Paz Esteban, the first woman to head Spain’s CNI intelligence agency, will be replaced, Defence Minister Margarita Robles whose ministry oversees the agency, told a news conference in confirming media reports.
“Full security does not exist, we have a series of threats regarding security which get bigger each day,” the minister added.
Esteban appeared before a parliamentary committee for questioning on Thursday over the phone hacking scandal which has dominated headlines for days.
She confirmed that 18 Catalan separatists, including Pere Aragones, the head of Catalonia’s regional government, had been spied on by the CNI but always with court approval.
The scandal broke in April when Canadian cybersecurity watchdog Citizen Lab said the phones of over 60 people linked to the Catalan separatist movement had been tapped using Pegasus spyware after a failed independence bid in 2017.

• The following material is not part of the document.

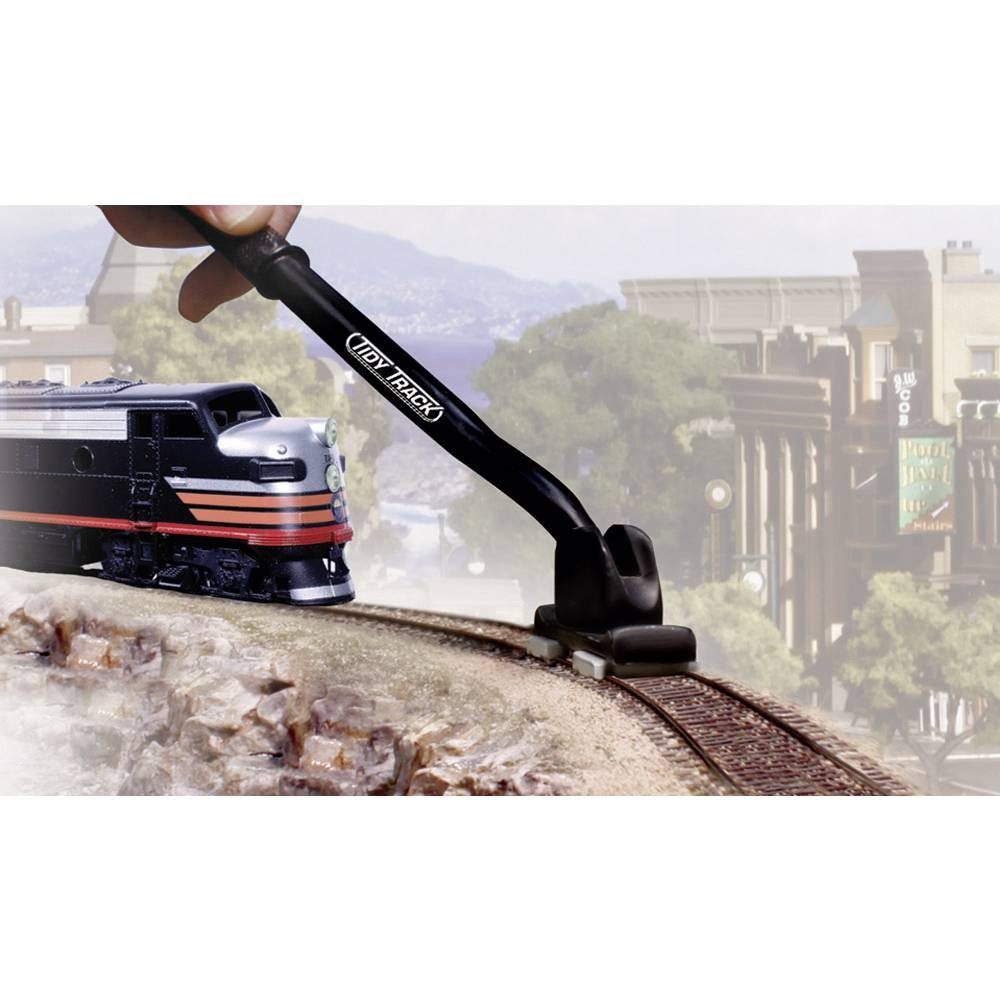 Modelleisenbahn-Werkzeug Gleisreinigungs-Set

The affair has sparked a crisis between Sanchez’s minority government and Catalan separatist party ERC. Sanchez’s fragile coalition relies on the ERC to pass legislation in parliament.

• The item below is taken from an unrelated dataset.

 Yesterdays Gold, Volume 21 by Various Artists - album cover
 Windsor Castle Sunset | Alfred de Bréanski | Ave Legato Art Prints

The scandal deepened after the government announced on May 2 that the phones of Sanchez and Robles were hacked by the same spyware, made by Israel’s NSO group, in May and June 2021.
Sanchez is the first serving head of government confirmed to have been targeted by controversial Pegasus spyware.

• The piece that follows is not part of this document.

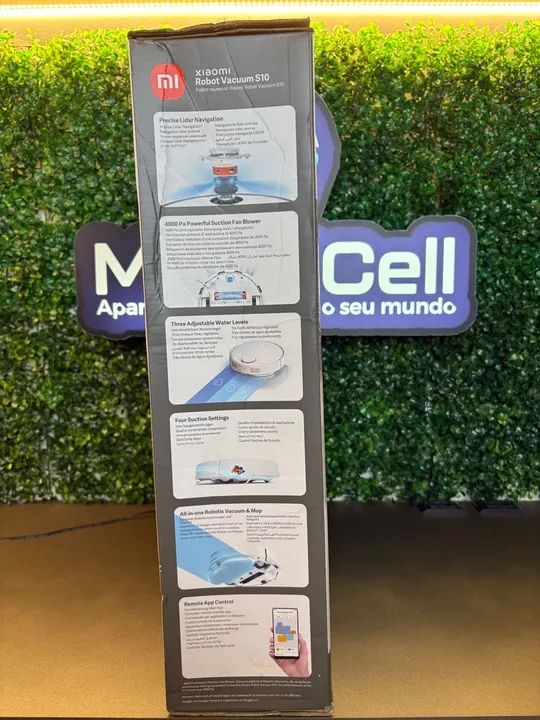 Mundicell_poa Robô Aspirador Xiaomi S10 novo lacrado - Foto 2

The revelation raised questions over who is to blame and whether Spain has adequate security protocols.
Interior Minister Fernando Grande-Marlaska’s phone was also among those hacked last year, government spokeswoman Isabel Rodriguez said Tuesday after all cabinet minister’s phone were analysed.
“Since then there are no traces of Pegasus infections” of the phones of cabinet ministers, she told a join news conference with Robles.
Some Spanish media have pointed the finger at Morocco, which was in a diplomatic spat with Spain at the time, but the government has said it was no evidence of who may be responsible.
Pegasus spyware infiltrates mobile phones to extract data or activate a camera or microphone to spy on their owners.
The Israel-based NSO Group, which owns Pegasus, claims the software is only sold to government agencies to target criminals and terrorists, with the green light of Israeli authorities.
The company has been criticized by global rights groups for violating users’ privacy around the world and it faces lawsuits from major tech firms such as Apple and Microsoft.
Amnesty International, the London-based rights group, said the software has been used to hack up to 50,000 mobile phones worldwide.